For a given amplicon panel, error estimation at each genomic position, for each alternative nucleotide and for each of the two strands requires availability of amplicon-based data from N normal sample files. Although we don’t enforce a minimum value for N, values below 10 are likely to give low-quality error estimations. In general, we suggest using as many normal samples as possible when training the error matrix for your panel. If normal samples are not available, AmpliSolveErrorEstimation assigns a constant error rate to all positions, nucleotides and strands in the panel. The default constant error is 0.01 but the user can specify a different value if needed (e.g. for different sequencing platforms). Note that AmpliSolveErrorEstimation does not take bam files as input but rather bam-derived read count files. Read count files can be obtained by running the program ASEQ [16]. Once the read count files have been produced, the user needs to set the value of the C pseudo-count parameter (eq. (1)). The choice of C will depend on the trade-off between precision and sensitivity the user is interested in. Users can refer to the benchmarking experiments performed in this paper. In general, values of C between 0.001 and 0.01 should suit most applications.

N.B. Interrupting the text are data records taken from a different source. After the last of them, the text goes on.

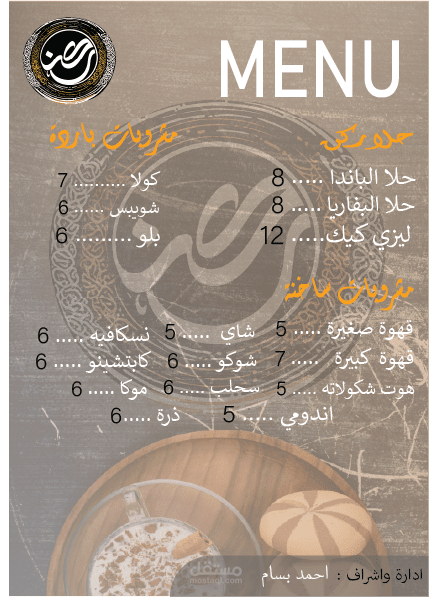 منيو كافي شوب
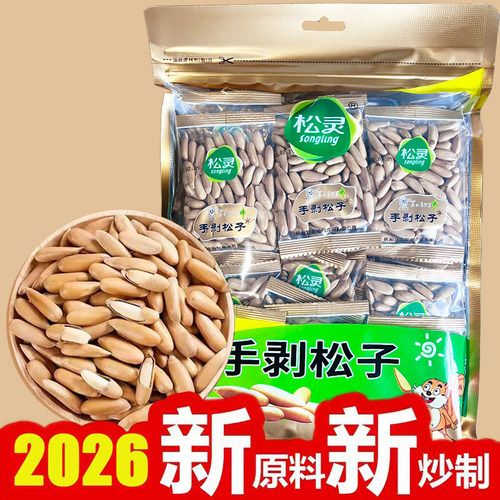 7月松子新货新炒松灵大颗粒 巴西松子500g独立小包装手剥松子 - 封面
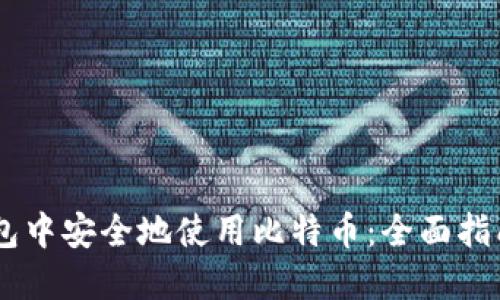 如何在QQ钱包中安全地使用比特币：全面指南与实用技巧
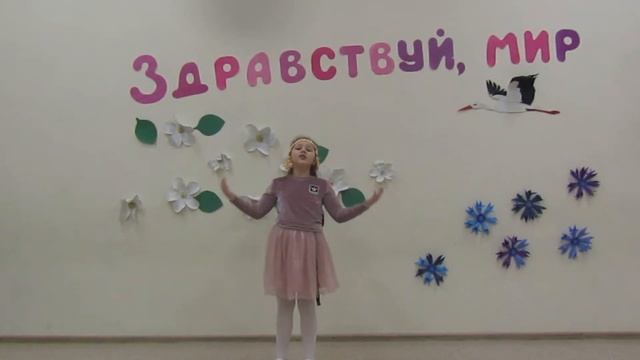 Лаппа Виринея - Песня аб родным, гимназия г.Дзержинска смотреть онлайн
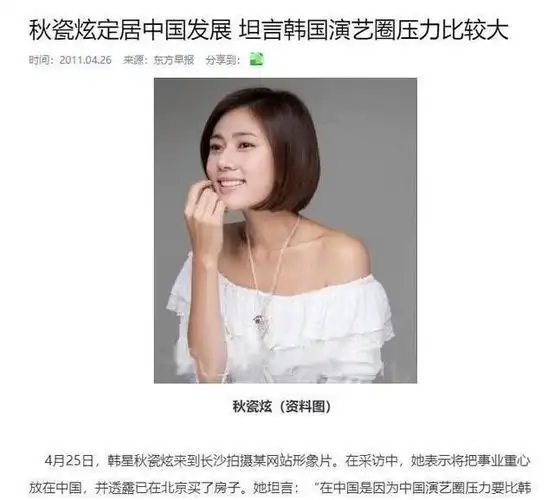 曾在中国爆红的5位女韩星,演女一,合作顶流,个个貌美,今何在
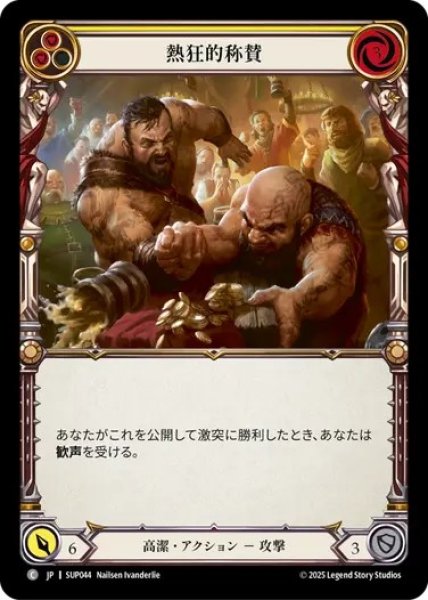 画像1: 【JPN】【Rainbow Foil】[高潔] 熱狂的称賛 / Rapturous Applause  - Yellow [SUP] (1)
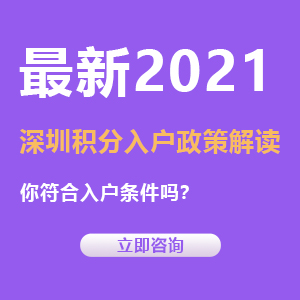 2022入深圳户籍要求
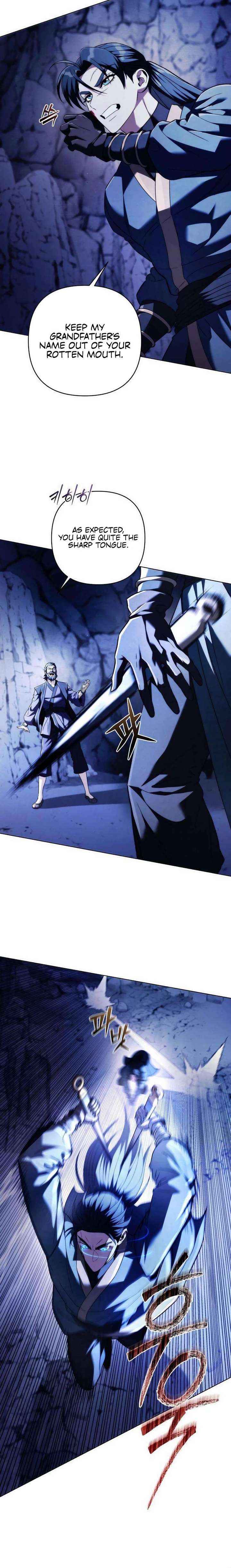 Sichuan’s Supreme King Chapter 17 page 4 - 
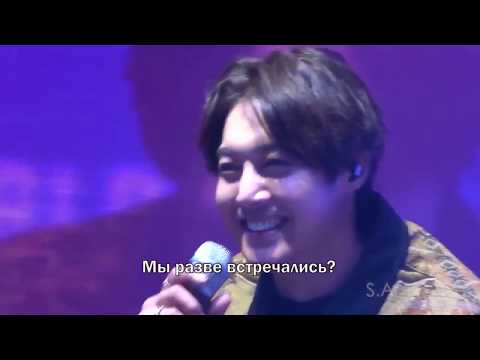 Видео: Ким Хён Джун. Реакция на признания фанов на концерте.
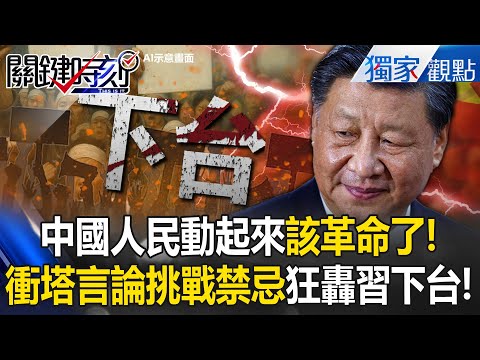 The Chinese people deserve a revolution! Are netizens calling for Xi Jinping to step down?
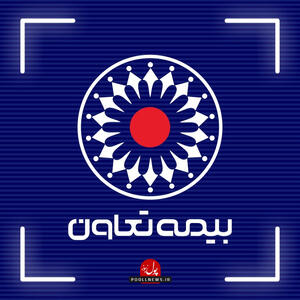 دیدار دبیر کل سندیکای بیمه‌گران ایران با مدیرعامل بیمه تعاون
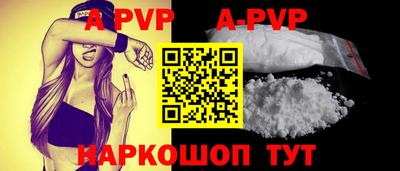 хмурый Брянск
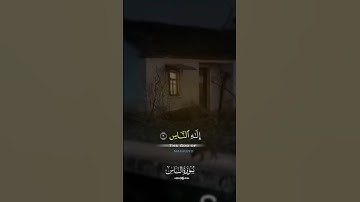 سورة الناس قل اعوذ برب الناس ملك الناس اله الناس.#islamicvideo #holyquran #1000subscriber #100k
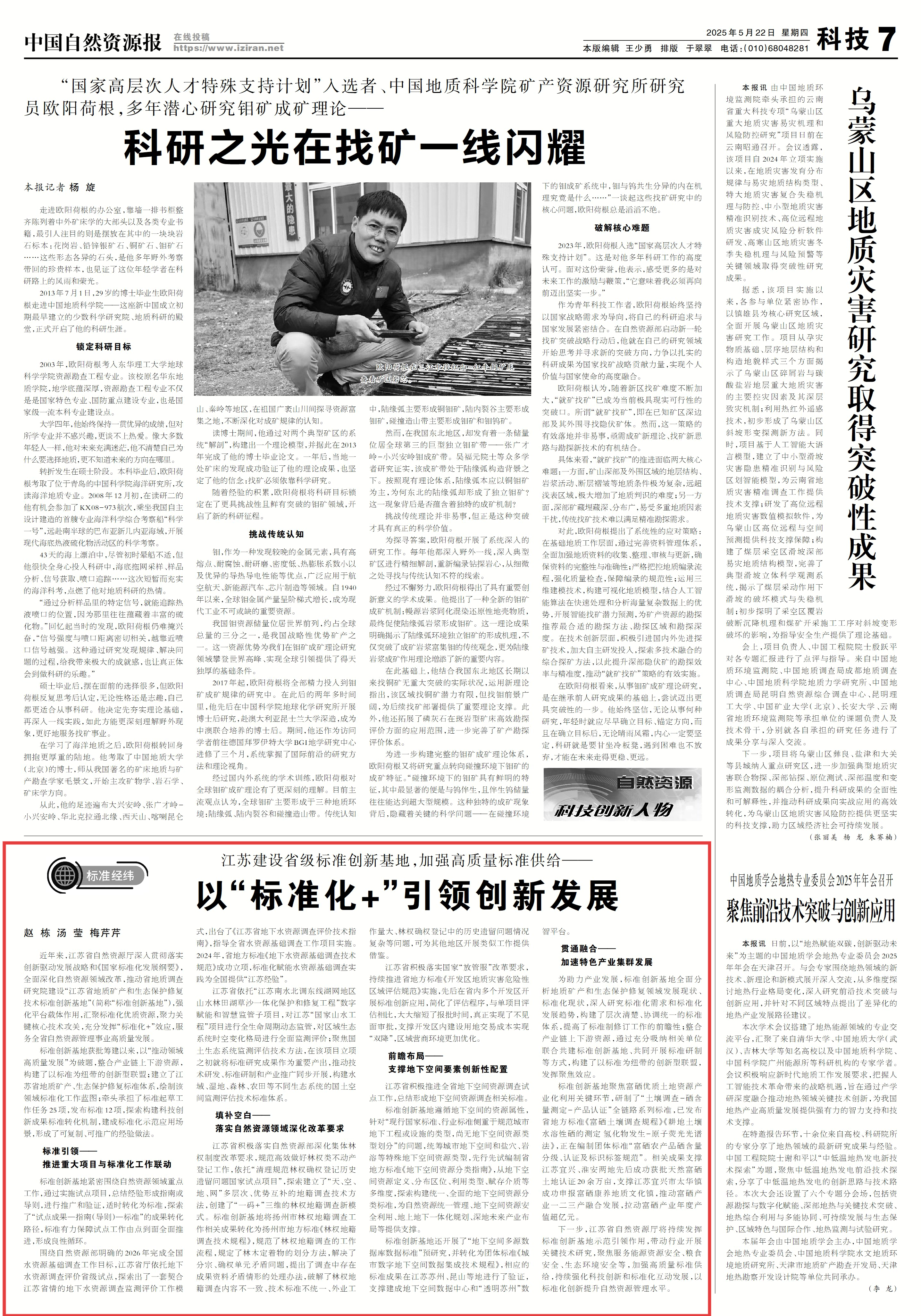 5.22-1(1).png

Once the error matrix has been calculated, it can be fed to the AmpliSolveVariantCalling program together with read count files for the tumor samples again to be produced by running ASEQ. Note that AmpliSolveVariantCalling does not require matched normal-tumor samples for calling SNVs. In fact, AmpliSolveVariantCalling calls all variants it can find in the tumor sample, including germline variants. To separate germline from somatic variants users will need to run AmpliSolveVariantCalling on a matched normal sample and take the difference between the two output files. Command-line syntax for running AmpliSolveErrorEstimation and AmpliSolveVariantCalling is provided on github.